| ASSIGNED TASK A |
Please write out the part of the tubing story from "We were also" up to and including "never walked again.".
| ASSIGNED TASK B |
Pick up the tubing story after its final sentence and keep writing.

| SOURCE PASSAGE |
========
Sorry, Mickey

We were also a danger to ourselves.

It was a school day afternoon, a winter day. Dan Leman and I were tubing on Cantwell’s hill. If you took a running start and flung yourself on top of the tube, if the snow was flat and iced over, you could almost reach the river, crossing the flats at the bottom of the hill.  One time Pat Throop went right over the bank into the water. I remember him running home, dripping wet with Tittabawassee River water, thinking, I never want that to happen to me. There were dangers we thought nothing of. Mike Curry slipped on some ice and broke his arm. Up on M47, which in town was called Main Street, Pam Haynes got hit by a car and walked away from it, then a year later Tina Coy got hit and never walked again. 

Mickey Secord came along that afternoon, dressed in her heavy winter coat and snow pants, wearing a long knit scarf. She was what my parents called “a big-boned girl,” taller than both me and Dan, bigger than either of us. She had long brown hair that streamed over her shoulders. We were late elementary school age, still figuring out boy-girl relations. When we played, we played rough. At some point we got the idea of knocking each other off our tubes. We had moved over to the Rice’s hill, which wasn’t quite as steep, with a couple small scraggly trees in the middle. On her third run, when Dan and I, or Dan or I, kicked her tube, she rolled off the tube, skidded down the hill, and then slid into one of those trees. She lay there a minute. Then another minute. She was slow getting up. When she finally did, she said she thought she should go home.
========
| GIVEN ENTRIES |
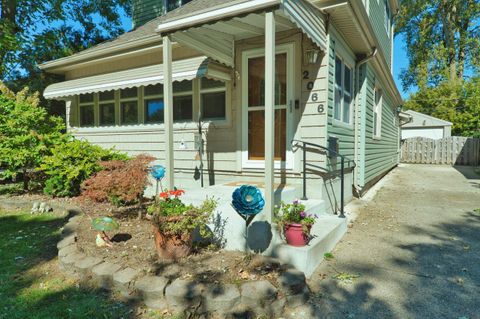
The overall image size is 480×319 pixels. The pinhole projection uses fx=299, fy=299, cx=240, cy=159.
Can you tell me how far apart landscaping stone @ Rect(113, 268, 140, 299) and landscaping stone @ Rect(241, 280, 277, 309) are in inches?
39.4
========
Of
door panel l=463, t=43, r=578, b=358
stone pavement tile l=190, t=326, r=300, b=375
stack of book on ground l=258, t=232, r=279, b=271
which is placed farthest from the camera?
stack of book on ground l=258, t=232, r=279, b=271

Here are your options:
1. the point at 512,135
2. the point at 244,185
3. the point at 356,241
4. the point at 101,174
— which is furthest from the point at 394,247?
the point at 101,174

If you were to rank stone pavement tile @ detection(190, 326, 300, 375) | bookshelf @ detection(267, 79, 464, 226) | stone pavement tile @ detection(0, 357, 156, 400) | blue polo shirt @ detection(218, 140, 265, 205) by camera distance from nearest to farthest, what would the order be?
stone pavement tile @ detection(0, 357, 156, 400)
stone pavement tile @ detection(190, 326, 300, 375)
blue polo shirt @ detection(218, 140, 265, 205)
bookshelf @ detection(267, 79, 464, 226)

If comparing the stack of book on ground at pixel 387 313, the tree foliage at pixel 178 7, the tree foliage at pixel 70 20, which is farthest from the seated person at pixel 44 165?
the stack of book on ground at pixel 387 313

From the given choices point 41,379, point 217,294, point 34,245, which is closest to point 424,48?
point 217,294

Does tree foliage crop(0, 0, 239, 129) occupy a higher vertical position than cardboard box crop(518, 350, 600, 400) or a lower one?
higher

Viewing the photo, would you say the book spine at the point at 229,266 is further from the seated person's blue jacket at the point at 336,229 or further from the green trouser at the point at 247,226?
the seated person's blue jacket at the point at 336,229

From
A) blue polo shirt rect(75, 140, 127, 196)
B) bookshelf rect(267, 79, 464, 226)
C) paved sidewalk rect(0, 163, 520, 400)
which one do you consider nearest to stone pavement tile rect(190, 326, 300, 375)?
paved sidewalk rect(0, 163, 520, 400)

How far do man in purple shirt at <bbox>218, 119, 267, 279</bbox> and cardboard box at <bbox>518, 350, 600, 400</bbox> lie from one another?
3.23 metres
========
| EXERCISE RESULT A |
We were also a danger to ourselves.

It was a school day afternoon, a winter day. Dan Leman and I were tubing on Cantwell’s hill. If you took a running start and flung yourself on top of the tube, if the snow was flat and iced over, you could almost reach the river, crossing the flats at the bottom of the hill.  One time Pat Throop went right over the bank into the water. I remember him running home, dripping wet with Tittabawassee River water, thinking, I never want that to happen to me. There were dangers we thought nothing of. Mike Curry slipped on some ice and broke his arm. Up on M47, which in town was called Main Street, Pam Haynes got hit by a car and walked away from it, then a year later Tina Coy got hit and never walked again.

| EXERCISE RESULT B |
Next day she didn’t come to school. She had ruptured her spleen, I mean we had ruptured her spleen, Dan or I. A week or so after the surgery she was back in school.  She never mentioned that accident that had happened by accident.

Years later, at a class reunion, I saw her for the first time in more than a decade. Actually I heard her. She had a deep smoker’s voice. We said maybe three words to each other. I would have listened to that voice all night. Not long after, I heard she had died of cancer. She was one of the first of my classmates to go.  Whoever told me, when I mentioned it, they said, Oh yeah, that voice. I never mentioned the hill, the tube, or the tree, not to anyone.